Эльокум Пап направился за биму и подумал, что если у восточной стены и вокруг священного ковчега с резьбой еще полдень, то у западной стены и у печки уже полночь, такой мрак несет с собой эта компания побирушек. Когда Эльокум Пап подошел, Зуська был посреди рассказа о своих свершениях в Нью-Йорке, где он пел в опере.

— Минуту назад вы сказали, что в Америке вы были императором канторов, вторым после Сироты. Теперь вы рассказываете сказки о том, как пели в опере, — прервал его могильщик, у которого тряслась голова и подрагивали руки.

— Вот вы и похоронных дел мастер, и помощник синагогального служки, а на праздник Кущей вы еще носите по синагоге цитрон и лулав[106] для благословления. Но женщины больше не хотят их брать из ваших рук, потому что вы возитесь с мертвецами.
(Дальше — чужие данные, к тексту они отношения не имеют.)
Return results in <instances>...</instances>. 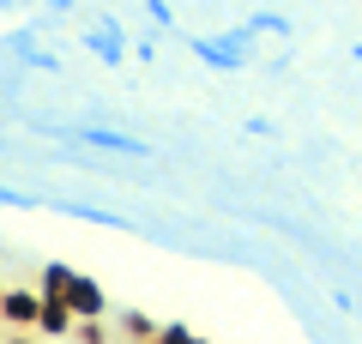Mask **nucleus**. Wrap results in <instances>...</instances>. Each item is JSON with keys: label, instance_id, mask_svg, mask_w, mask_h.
I'll return each mask as SVG.
<instances>
[{"label": "nucleus", "instance_id": "1", "mask_svg": "<svg viewBox=\"0 0 362 344\" xmlns=\"http://www.w3.org/2000/svg\"><path fill=\"white\" fill-rule=\"evenodd\" d=\"M61 139H73V145H90V151H103V157H133V164H145L151 157V145L145 139H133V133H115V127H66Z\"/></svg>", "mask_w": 362, "mask_h": 344}, {"label": "nucleus", "instance_id": "2", "mask_svg": "<svg viewBox=\"0 0 362 344\" xmlns=\"http://www.w3.org/2000/svg\"><path fill=\"white\" fill-rule=\"evenodd\" d=\"M0 320H6L13 332H37L42 290H37V284H6V296H0Z\"/></svg>", "mask_w": 362, "mask_h": 344}, {"label": "nucleus", "instance_id": "3", "mask_svg": "<svg viewBox=\"0 0 362 344\" xmlns=\"http://www.w3.org/2000/svg\"><path fill=\"white\" fill-rule=\"evenodd\" d=\"M187 49H194V61L211 67V73H247V67H254V55L230 49V42H218V37H187Z\"/></svg>", "mask_w": 362, "mask_h": 344}, {"label": "nucleus", "instance_id": "4", "mask_svg": "<svg viewBox=\"0 0 362 344\" xmlns=\"http://www.w3.org/2000/svg\"><path fill=\"white\" fill-rule=\"evenodd\" d=\"M66 302H73V314L78 320H109V290L97 278H90V272H73V284H66Z\"/></svg>", "mask_w": 362, "mask_h": 344}, {"label": "nucleus", "instance_id": "5", "mask_svg": "<svg viewBox=\"0 0 362 344\" xmlns=\"http://www.w3.org/2000/svg\"><path fill=\"white\" fill-rule=\"evenodd\" d=\"M66 284H73V260H42L37 290H42V296H66Z\"/></svg>", "mask_w": 362, "mask_h": 344}, {"label": "nucleus", "instance_id": "6", "mask_svg": "<svg viewBox=\"0 0 362 344\" xmlns=\"http://www.w3.org/2000/svg\"><path fill=\"white\" fill-rule=\"evenodd\" d=\"M157 326H163V320L139 314V308H121V338H127V344H145V338H157Z\"/></svg>", "mask_w": 362, "mask_h": 344}, {"label": "nucleus", "instance_id": "7", "mask_svg": "<svg viewBox=\"0 0 362 344\" xmlns=\"http://www.w3.org/2000/svg\"><path fill=\"white\" fill-rule=\"evenodd\" d=\"M247 30H254V37H290V18L259 6V13H247Z\"/></svg>", "mask_w": 362, "mask_h": 344}, {"label": "nucleus", "instance_id": "8", "mask_svg": "<svg viewBox=\"0 0 362 344\" xmlns=\"http://www.w3.org/2000/svg\"><path fill=\"white\" fill-rule=\"evenodd\" d=\"M73 344H115V332H109V320H78Z\"/></svg>", "mask_w": 362, "mask_h": 344}, {"label": "nucleus", "instance_id": "9", "mask_svg": "<svg viewBox=\"0 0 362 344\" xmlns=\"http://www.w3.org/2000/svg\"><path fill=\"white\" fill-rule=\"evenodd\" d=\"M151 344H206V338H199L194 326H181V320H163V326H157V338H151Z\"/></svg>", "mask_w": 362, "mask_h": 344}, {"label": "nucleus", "instance_id": "10", "mask_svg": "<svg viewBox=\"0 0 362 344\" xmlns=\"http://www.w3.org/2000/svg\"><path fill=\"white\" fill-rule=\"evenodd\" d=\"M218 42H230V49L254 55V30H247V18H242V25H223V30H218Z\"/></svg>", "mask_w": 362, "mask_h": 344}, {"label": "nucleus", "instance_id": "11", "mask_svg": "<svg viewBox=\"0 0 362 344\" xmlns=\"http://www.w3.org/2000/svg\"><path fill=\"white\" fill-rule=\"evenodd\" d=\"M18 61H25V67H37V73H61V55H49V49H37V42H30V49L18 55Z\"/></svg>", "mask_w": 362, "mask_h": 344}, {"label": "nucleus", "instance_id": "12", "mask_svg": "<svg viewBox=\"0 0 362 344\" xmlns=\"http://www.w3.org/2000/svg\"><path fill=\"white\" fill-rule=\"evenodd\" d=\"M145 18H151L157 30H175V13H169V0H145Z\"/></svg>", "mask_w": 362, "mask_h": 344}, {"label": "nucleus", "instance_id": "13", "mask_svg": "<svg viewBox=\"0 0 362 344\" xmlns=\"http://www.w3.org/2000/svg\"><path fill=\"white\" fill-rule=\"evenodd\" d=\"M0 205H25V212H30V205H37V193H25V188H6V181H0Z\"/></svg>", "mask_w": 362, "mask_h": 344}, {"label": "nucleus", "instance_id": "14", "mask_svg": "<svg viewBox=\"0 0 362 344\" xmlns=\"http://www.w3.org/2000/svg\"><path fill=\"white\" fill-rule=\"evenodd\" d=\"M0 344H49V338H42V332H6Z\"/></svg>", "mask_w": 362, "mask_h": 344}, {"label": "nucleus", "instance_id": "15", "mask_svg": "<svg viewBox=\"0 0 362 344\" xmlns=\"http://www.w3.org/2000/svg\"><path fill=\"white\" fill-rule=\"evenodd\" d=\"M350 61H356V67H362V42H356V49H350Z\"/></svg>", "mask_w": 362, "mask_h": 344}, {"label": "nucleus", "instance_id": "16", "mask_svg": "<svg viewBox=\"0 0 362 344\" xmlns=\"http://www.w3.org/2000/svg\"><path fill=\"white\" fill-rule=\"evenodd\" d=\"M6 332H13V326H6V320H0V338H6Z\"/></svg>", "mask_w": 362, "mask_h": 344}, {"label": "nucleus", "instance_id": "17", "mask_svg": "<svg viewBox=\"0 0 362 344\" xmlns=\"http://www.w3.org/2000/svg\"><path fill=\"white\" fill-rule=\"evenodd\" d=\"M133 6H145V0H133Z\"/></svg>", "mask_w": 362, "mask_h": 344}, {"label": "nucleus", "instance_id": "18", "mask_svg": "<svg viewBox=\"0 0 362 344\" xmlns=\"http://www.w3.org/2000/svg\"><path fill=\"white\" fill-rule=\"evenodd\" d=\"M0 296H6V284H0Z\"/></svg>", "mask_w": 362, "mask_h": 344}, {"label": "nucleus", "instance_id": "19", "mask_svg": "<svg viewBox=\"0 0 362 344\" xmlns=\"http://www.w3.org/2000/svg\"><path fill=\"white\" fill-rule=\"evenodd\" d=\"M0 145H6V139H0Z\"/></svg>", "mask_w": 362, "mask_h": 344}]
</instances>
А вот в Америке любят, чтобы кантор еще и пел в опере, — ответил Зуська, и собравшиеся вокруг печки развеселились, начали смеяться и пихать друг друга локтями.

Столяру показалось, что печка падает на него. Бейт-мидраш крутился у него перед глазами. Он принялся ругаться и проклинать:

— Злой год на вас всех! Тут вам не шинок и не ночлежка, тут святое место. Посмотрите, сколько снега и грязи вы нанесли. Вы же весь пол загадили! — Эльокум Пап бил себя кулаком в грудь. — Я здесь хозяин! Я здесь староста! Я отремонтировал и украсил Немой миньян. Прочь отсюда, голодранцы!

На минуту нищие растерялись и замолчали. Но вскоре пришли в себя, и каждый принялся оправдываться: даже в синагоге Виленского Гаона и в Старой синагоге греются у печки. Так почему же этого не должно быть в Немом миньяне? Бейт-мидраш — это не Содом, куда чужакам входа не было. Пусть столяр-недотепа снимет со священного ковчега своих деревянных зверюшек и продаст их в магазины, торгующие детскими игрушками. Жаль дерева, которое он переводит, строгая свои цацки. В печи от этого дерева было бы больше пользы. Он староста? Нет, он собака! И лавочник-сиделец рассмеялся ему в лицо:

— Я имел дело и с большими командирами. Ты кто такой, маршал Юзеф Пилсудский?

— Со мной ты не повоюешь, — крикнул ему могильщик. — Я людей получше тебя хоронил, и назад они не выкарабкивались.